**KUTIPAN DOKUMEN:**
Suara Warga Negara Turki di Luar Negeri Dalam Pemilu Nasional Terpecah

Pemilih luar negeri terbesar terdapat di Prancis dengan jumlah 400.000 orang.

EPA-EFE/FILIP SINGER
Warga Turki mengantre di kedutaan Turki untuk memberikan suara pada pemilihan umum Turki, di Berlin, Jerman, Kamis (27/4/2023).
Rep: Rizky Jaramaya Red: Nidia Zuraya

REPUBLIKA.CO.ID, ANKARA -- Sekitar 3,4 juta warga Turki yang tinggal di luar negeri telah memulai pemilihan nasional yang akan memutuskan apakah Presiden Recep Tayyip Erdogan akan terus memerintah Turki setelah dua dekade berkuasa. Pemungutan suara di luar negeri dimulai pada Kamis (27/4/2023) di tengah kekhawatiran tentang kesehatan Erdogan, sehingga terpaksa membatalkan kampanye pemilu pada Rabu (26/4/2023) dan Kamis.

Baca Juga


Pemilih luar negeri terbesar terdapat di Prancis dengan jumlah 400.000 orang Turki dan 1,5 juta di Jerman. Mereka dapat memberikan suara dalam pemilihan presiden dan parlemen Turki hingga 9 Mei. Sementara pemungutan suara di Turki berlangsung pada 14 Mei.

Jajak pendapat terbaru di Turki menunjukkan keunggulan tipis bagi penantang utama Erdogan, yaitu pemimpin partai oposisi kiri-tengah Kemal Kilicdaroglu, yang didukung oleh Millet İttifakı (Aliansi Bangsa) lintas partai. Erdogan menjabat sebagai perdana menteri Turki dari Maret 2003 hingga Agustus 2014 dan menjabat sebagai presiden sejak saat itu.  Dia telah dikritik karena pemerintahannya yang semakin otoriter, termasuk penanganan ekonomi dan inflasi yang merajalela dalam beberapa tahun terakhir, serta gempa dahsyat yang melanda Turki pada bulan Februari.

Seorang pemilih di Berlin, Fatma, menyatakan dukungannya untuk Erdogan. “Erdogan kuat.  Kami berada di belakangnya,” katanya kepada kantor berita The Associated Press.

**CARA MENGERJAKAN:** Sunting kutipan tentang pemilu Turki dengan menyalin ulang bagian antara "Rep: Rizky Jaramaya" dan "(26/4/2023) dan Kamis.", termasuk kedua batas itu, lalu ganti "dua dekade" dengan "dua puluh tahun".

**DATA HASIL EKSTRAKSI:**
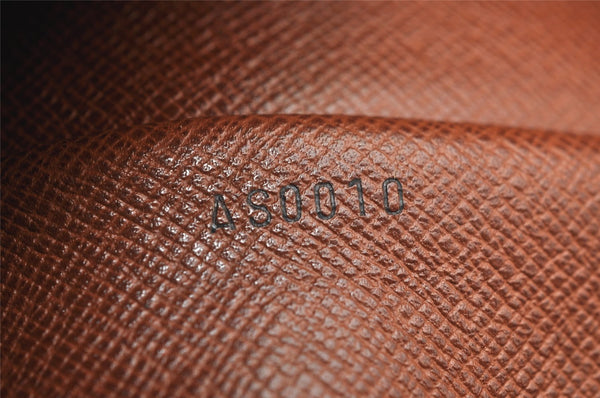 Authentic Louis Vuitton Monogram Boulogne 35 Shoulder Cross Bag M51260 LV 3127K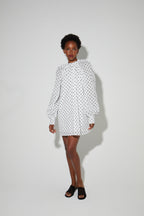 Robe Ilona Voile Pois, Fabriquée En Italie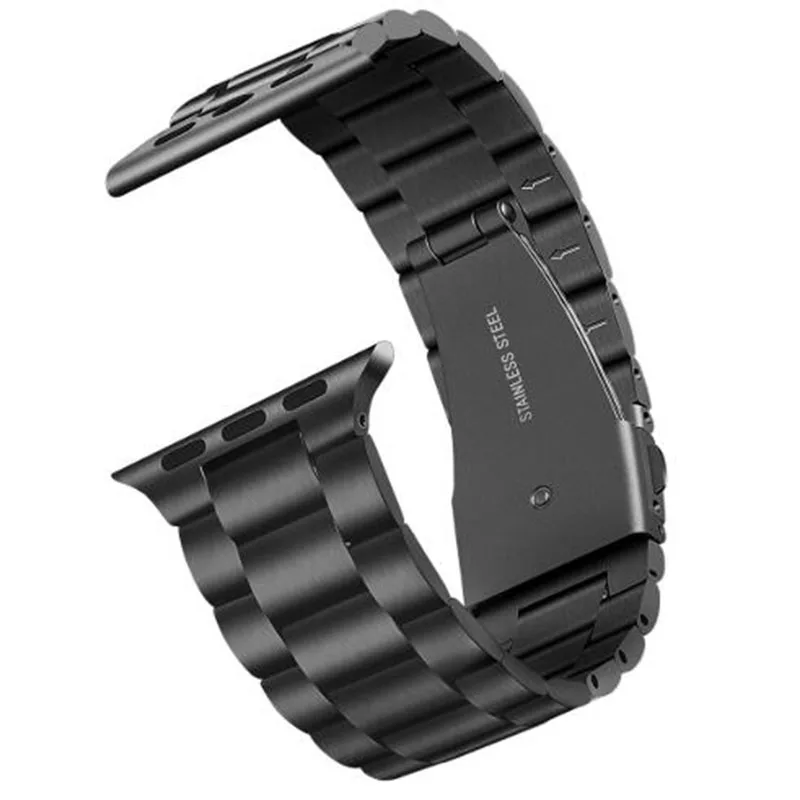 Спортивный ремешок для Apple Watch Series 5 4 3 2 38 мм 42 металлический из нержавеющей стали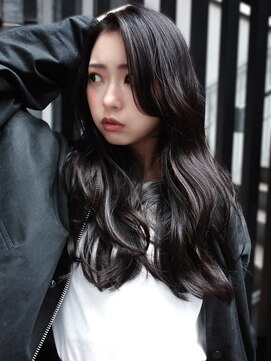 ルイマダーナ 栄店(LOUIMADNA) ウェーブヘア 髪質改善 艶髪 20代 黒髪 小顔レイヤーカット 美髪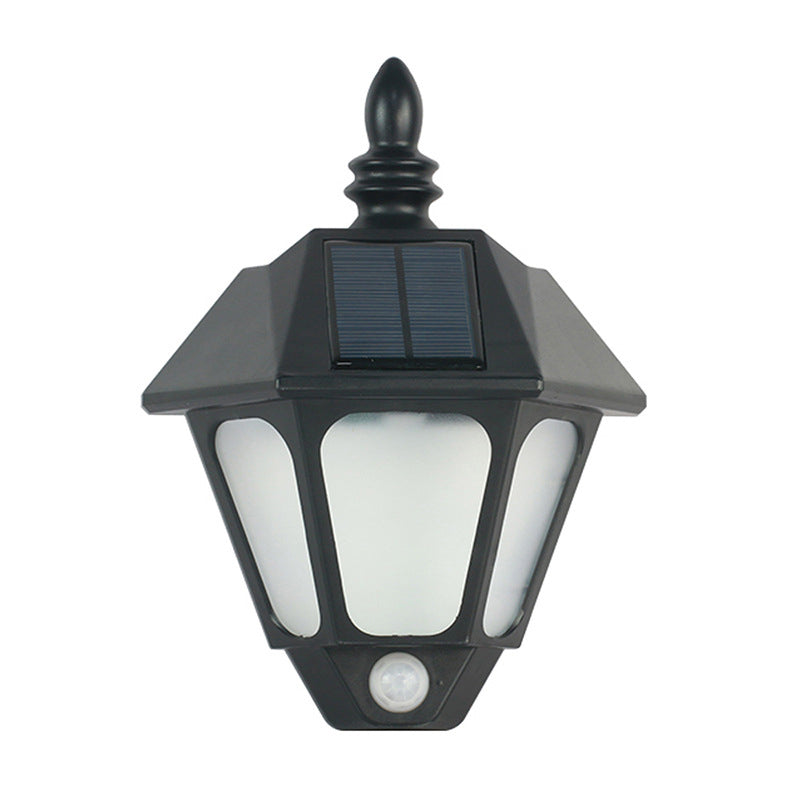 Moderne minimalistische Solar-Outdoor-Wasserdichte Induktions-Zweifarbige Beleuchtung LED Outdoor-Garten-Wandlampenleuchte 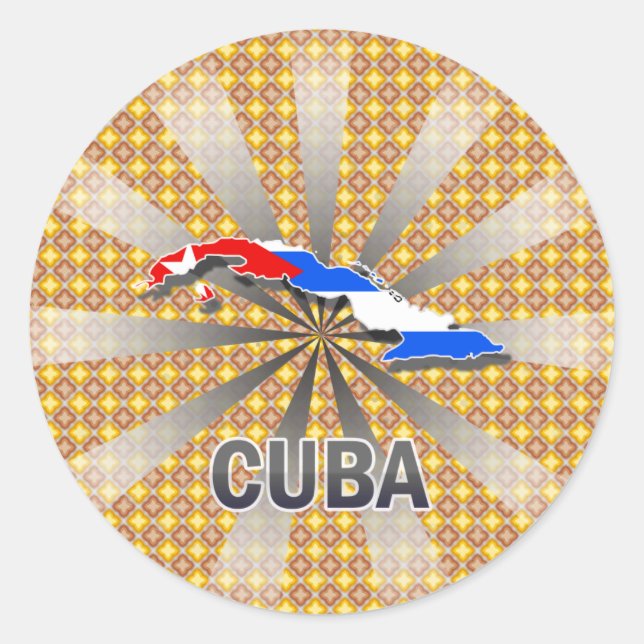 Adesivo Mapa de Sinalizador de Cuba 2.0 (Frente)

**HASIL TUGAS:**
Rep: Rizky Jaramaya Red: Nidia Zuraya

REPUBLIKA.CO.ID, ANKARA -- Sekitar 3,4 juta warga Turki yang tinggal di luar negeri telah memulai pemilihan nasional yang akan memutuskan apakah Presiden Recep Tayyip Erdogan akan terus memerintah Turki setelah dua puluh tahun berkuasa. Pemungutan suara di luar negeri dimulai pada Kamis (27/4/2023) di tengah kekhawatiran tentang kesehatan Erdogan, sehingga terpaksa membatalkan kampanye pemilu pada Rabu (26/4/2023) dan Kamis.